Und wieso der angeblich Gemahnte bei der Überweisung sein Aktenzeichen angeben soll, ist ebenfalls ein Rätsel. Die Trojaner-Spammer haben sich wieder einmal nicht viel Mühe gemacht – aber trotzdem steht zu befürchten, daß sich erneut viele User einschüchtern lassen und erschrocken den Dateianhang öffnen werden, mit der Folge des Trojanerbefalles.

Derzeit ist noch nicht bekannt, um welchen Schädling es sich konkret handelt.

Update: Der Dateianhang enthält, wie auch zuvor bei den gefälschten Ebay-Rechnungen, den Trojaner HEUR-DBLEXT/Worm.Gen.

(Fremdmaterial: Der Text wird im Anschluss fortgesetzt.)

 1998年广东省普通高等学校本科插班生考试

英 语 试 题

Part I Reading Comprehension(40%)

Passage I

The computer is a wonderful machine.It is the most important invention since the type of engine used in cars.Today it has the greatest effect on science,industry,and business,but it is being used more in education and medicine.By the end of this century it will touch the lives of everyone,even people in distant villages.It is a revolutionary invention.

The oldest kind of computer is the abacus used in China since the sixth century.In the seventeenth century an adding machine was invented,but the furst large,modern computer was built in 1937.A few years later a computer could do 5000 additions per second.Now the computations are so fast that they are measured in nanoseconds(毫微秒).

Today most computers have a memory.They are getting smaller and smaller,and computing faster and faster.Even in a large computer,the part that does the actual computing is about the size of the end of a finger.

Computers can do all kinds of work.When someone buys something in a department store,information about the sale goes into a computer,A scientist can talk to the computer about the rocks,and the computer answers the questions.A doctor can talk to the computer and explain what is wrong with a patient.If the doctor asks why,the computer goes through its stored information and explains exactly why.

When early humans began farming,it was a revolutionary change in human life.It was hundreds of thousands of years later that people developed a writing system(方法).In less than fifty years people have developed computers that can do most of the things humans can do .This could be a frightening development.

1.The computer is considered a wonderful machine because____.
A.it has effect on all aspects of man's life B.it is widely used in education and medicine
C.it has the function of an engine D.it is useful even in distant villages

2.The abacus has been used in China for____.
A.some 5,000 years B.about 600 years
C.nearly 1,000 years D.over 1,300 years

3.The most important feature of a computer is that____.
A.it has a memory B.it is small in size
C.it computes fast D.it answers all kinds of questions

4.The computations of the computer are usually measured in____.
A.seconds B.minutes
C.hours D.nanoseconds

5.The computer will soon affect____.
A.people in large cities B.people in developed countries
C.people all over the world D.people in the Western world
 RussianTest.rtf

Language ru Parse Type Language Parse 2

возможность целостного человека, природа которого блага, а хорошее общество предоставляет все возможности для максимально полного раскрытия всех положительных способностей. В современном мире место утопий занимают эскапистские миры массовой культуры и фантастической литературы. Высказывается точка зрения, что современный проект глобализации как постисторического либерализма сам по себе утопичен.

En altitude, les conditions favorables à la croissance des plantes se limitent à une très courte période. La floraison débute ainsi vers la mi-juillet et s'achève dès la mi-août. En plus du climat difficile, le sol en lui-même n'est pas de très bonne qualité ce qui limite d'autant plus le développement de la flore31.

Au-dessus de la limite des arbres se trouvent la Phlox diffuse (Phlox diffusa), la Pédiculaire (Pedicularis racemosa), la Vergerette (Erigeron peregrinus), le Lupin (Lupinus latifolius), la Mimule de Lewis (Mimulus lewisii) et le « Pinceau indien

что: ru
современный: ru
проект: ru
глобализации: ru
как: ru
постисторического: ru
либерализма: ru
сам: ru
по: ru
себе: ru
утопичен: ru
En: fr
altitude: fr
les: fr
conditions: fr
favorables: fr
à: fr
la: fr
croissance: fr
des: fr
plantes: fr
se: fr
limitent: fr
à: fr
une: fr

2 Responses to Anwalts-Trojaner

  1. BlueBird sagt:

    Boa langsam gehen mir diese Spams und Tronjan aufn Nerv … das ist schon nicht mehr schön. Haben diese Leute nix besseres zu tun?
    Sollen die doch ihren eignene PC verseuchen … dann können die ihren PC ausspionieren!

  2. Jochen sagt:

    Yepp ich hatte sie auch auf jedem Mailaccount drei mal. Mein Spamfilter war natürlich machtlos. Warum erkennt der bloß pdf.exe im Anhang nicht als Virus. Muss doch mal genauer nachlesen wie man den Spammassasin wirklich flott macht.